いやー・・ようやく、熱が下がってきてくれました・・・
先週木曜から、ダウン。見事に熱が38℃まで上がって参りました・・・。
解熱剤を飲んで、一端引いても、昼には38℃前後まで上がるんだもん・・・ヤレヤレ… ヽ(゚~゚o)ノ アキマヘンワ
なかなかにシンドかったです・・

さて・・・RUKUさんがコメントで述べてくれた様に、CMOSカメラによるラッキーイメージングだと、超多数枚になることもあり、画像処理が大変です。

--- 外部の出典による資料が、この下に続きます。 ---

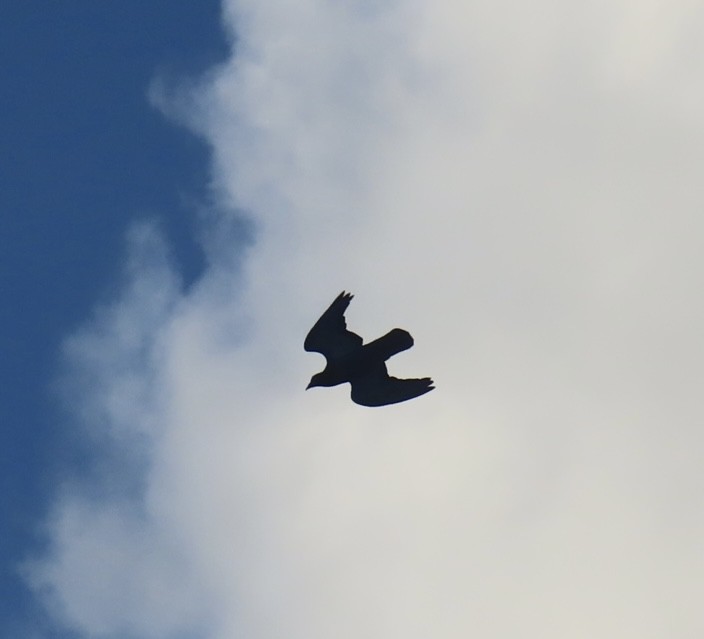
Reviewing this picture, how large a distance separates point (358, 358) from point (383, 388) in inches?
50.8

それでも、この手法に可能性を見出すとしたら、前にも書いた様に、ガイドシステムが未だ整っていないか、あるいは不安定なのを承知の上で、無理した大口径を赤道儀に搭載している・・・具体的には、SkyExplorer赤道儀に、SE200反射望遠鏡とか。これをきちんと長時間ガイドできる人は、身近だとTezさんくらい。しっかりと特性を抑えてチューニングできる人のみ、でしょう。
それでも、ラッキーイメージングならば、撮影レベルでは、苦労はなくなるので、無理を実現できる可能性が高くなるというものです。
だからこそ、野心がある人には、うってつけの機材になるのが、CMOSカメラ、と考えています。

では、ベテランの視点から見て。
CMOSカメラのメリットはあるでしょうか?
実のところ、今、ラインナップされている機材としては、モノクロで、4/3フォーマットの16MP。
カラーはフルサイズ36MP冷却がありますが・・・・いやー・・・コレ、価格的にも、性能的にも、D810Aの方がいいッスよね・・・爆
考え方の違いはあるかもしれませんが、、、ボクなら、QHY367CやASI094Cよりも、断然D810Aの方をポチりますね・・・。
メーカの映像エンジン=画像処理の恩恵に預かれるので、得られる最終結果も、必然的に向上する(と思われる)からです。
D810Aの実績は言わずと知れてますしネ。
このセグメントでは、いかに冷却しているといっても、全く食指が動きません。
恐らくは、QHYもZWOも、D810Aロスの事を想定した商品展開なのだろうとは思いますが・・
まぁ、悪いことは言わないから、あるうちにD810A買うのが正解ですヨー 爆 と、個人的には思ってマス。マジで。

しかし・・・
フォーマットサイズをヌキにして考えると・・・
昨今のCMOSカメラは凄い!Sony製以外のCCDだと、ピークQEはせいぜい60%程度ですが、CMOSだと、80%を超える製品がありますし(IMX174で、ピークQE78%、IMX249だとピーク82%というネット情報アリ。ニコンのDs-Qi2も凄い)、なんと、ピーク95%なんてバケモノもあります(QHY42採用センサ?)
また、読み出しノイズが非常に低くなるのも大きな利点で、そうすると1枚あたりの露光時間はトコトン、切り詰めることができます。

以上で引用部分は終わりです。